In Buckley, supra, the New York court elucidated the principle which we now adopt as the standard to be applied for injuries sustained in the course of employer-employee relationships in this State, where no other remedy exists:
Logically, there appears to be little reason for denying an employee the right which a third party possesses to recover from the employer in respondeat superi- or, ... moreover, the class of persons most frequently endangered by the negligence of an employee — his fellow workers — should not, without compelling reason, be denied a remedy accorded to the general public.

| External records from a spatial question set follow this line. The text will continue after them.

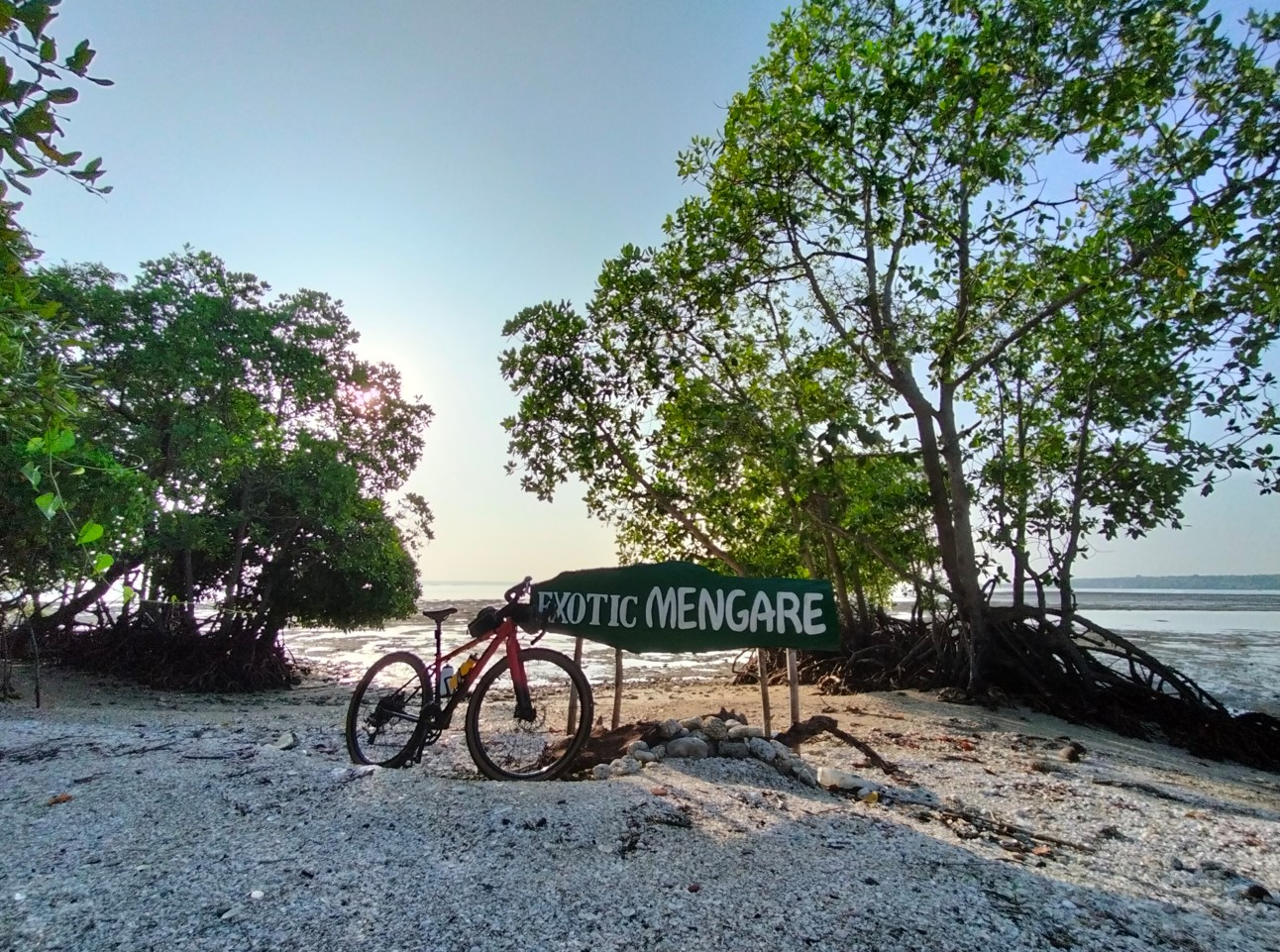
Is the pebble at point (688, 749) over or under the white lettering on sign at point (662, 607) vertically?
under

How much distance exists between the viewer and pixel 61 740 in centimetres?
523

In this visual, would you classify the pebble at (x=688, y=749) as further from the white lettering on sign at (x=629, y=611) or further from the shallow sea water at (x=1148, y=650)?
the shallow sea water at (x=1148, y=650)

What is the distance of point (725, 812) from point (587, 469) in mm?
7558

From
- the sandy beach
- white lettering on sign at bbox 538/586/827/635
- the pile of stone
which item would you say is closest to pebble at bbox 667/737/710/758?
the pile of stone

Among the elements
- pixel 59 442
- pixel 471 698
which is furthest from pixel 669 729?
pixel 59 442

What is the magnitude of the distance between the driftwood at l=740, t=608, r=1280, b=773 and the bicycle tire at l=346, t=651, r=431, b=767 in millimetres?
6989

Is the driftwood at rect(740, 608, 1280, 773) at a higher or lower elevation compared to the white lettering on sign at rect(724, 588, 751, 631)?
lower

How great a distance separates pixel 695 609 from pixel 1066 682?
6.33 m

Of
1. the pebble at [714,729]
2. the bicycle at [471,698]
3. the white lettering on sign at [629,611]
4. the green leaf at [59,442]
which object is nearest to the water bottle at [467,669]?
the bicycle at [471,698]

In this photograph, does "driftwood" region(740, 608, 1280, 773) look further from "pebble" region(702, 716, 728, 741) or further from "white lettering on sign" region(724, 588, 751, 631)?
"white lettering on sign" region(724, 588, 751, 631)

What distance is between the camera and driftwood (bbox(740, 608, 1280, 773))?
7.69m

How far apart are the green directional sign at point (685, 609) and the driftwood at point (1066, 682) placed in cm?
500

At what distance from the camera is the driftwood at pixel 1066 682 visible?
25.2ft

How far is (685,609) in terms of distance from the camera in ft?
17.5
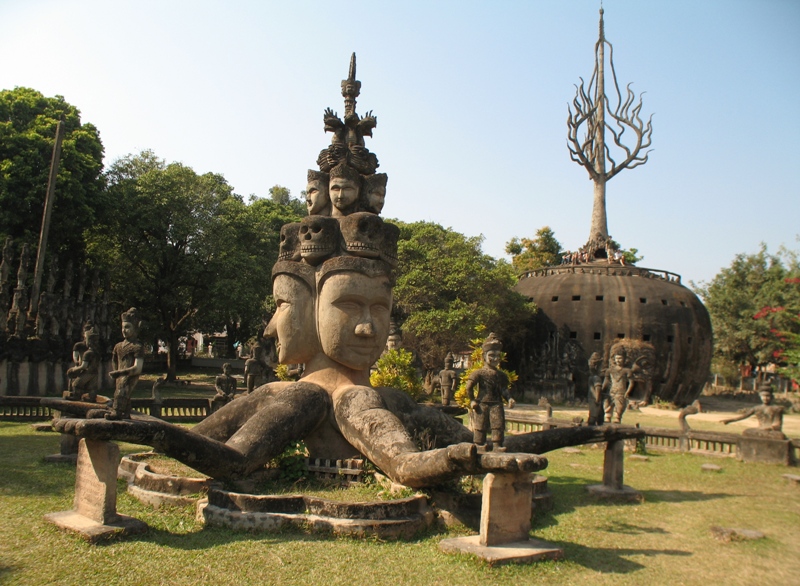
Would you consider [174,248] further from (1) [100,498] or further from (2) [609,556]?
(2) [609,556]

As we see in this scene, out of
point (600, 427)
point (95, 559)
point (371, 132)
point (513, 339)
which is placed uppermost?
point (371, 132)

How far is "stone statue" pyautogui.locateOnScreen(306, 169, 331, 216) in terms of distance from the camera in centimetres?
1009

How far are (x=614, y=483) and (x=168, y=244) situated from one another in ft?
78.5

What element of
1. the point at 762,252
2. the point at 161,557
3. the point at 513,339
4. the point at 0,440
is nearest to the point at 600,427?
the point at 161,557

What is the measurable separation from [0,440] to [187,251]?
17562 millimetres

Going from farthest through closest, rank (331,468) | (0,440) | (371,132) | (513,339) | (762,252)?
(762,252) → (513,339) → (0,440) → (371,132) → (331,468)

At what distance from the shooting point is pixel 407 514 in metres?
7.00

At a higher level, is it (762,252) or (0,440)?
(762,252)

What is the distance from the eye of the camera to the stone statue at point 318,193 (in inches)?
397

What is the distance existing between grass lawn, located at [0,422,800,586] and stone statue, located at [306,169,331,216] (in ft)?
15.7

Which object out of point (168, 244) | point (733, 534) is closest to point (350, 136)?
point (733, 534)

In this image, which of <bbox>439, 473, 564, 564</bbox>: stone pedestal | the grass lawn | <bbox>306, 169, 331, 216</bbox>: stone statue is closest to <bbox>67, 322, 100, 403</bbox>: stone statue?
the grass lawn

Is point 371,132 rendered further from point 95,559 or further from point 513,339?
point 513,339

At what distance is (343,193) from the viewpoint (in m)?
9.88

The inherent injustice of a rule which denies a person, free of fault, the right to recover for injuries sustained through the negligence of another, over whose conduct he has no control merely because of the fortuitous circumstance that the other is a fellow employee, is manifest. Poniatowski v. City of New York, 14 N.Y.2d 76, 77, 198 N.E.2d 237, 238, 248 N.Y.S.2d 849, 850 (1964).
The fellow servant rule was created by judicial fiat and we now declare its demise. It is a rule that has largely been displaced by enactment of the Workers’ Compensation statutes and under present conditions serves no useful purpose in the work place. Henceforth, the rules of negligence established by this Court in McIntyre v. Balentine, 833 S.W.2d 52 (Tenn.1992), and by legislative enactment, shall apply.
Accordingly, the judgment of the Court of Appeals dismissing plaintiff’s claim is reversed. The trial court’s judgment is reinstated. Costs of appeal are taxed against the defendant.
. The fellow servant doctrine defense has been unavailable in cases falling under the Federal Employers’ Liability Act since 1908. 45 U.S.C.A. § 51 et seq. (1986).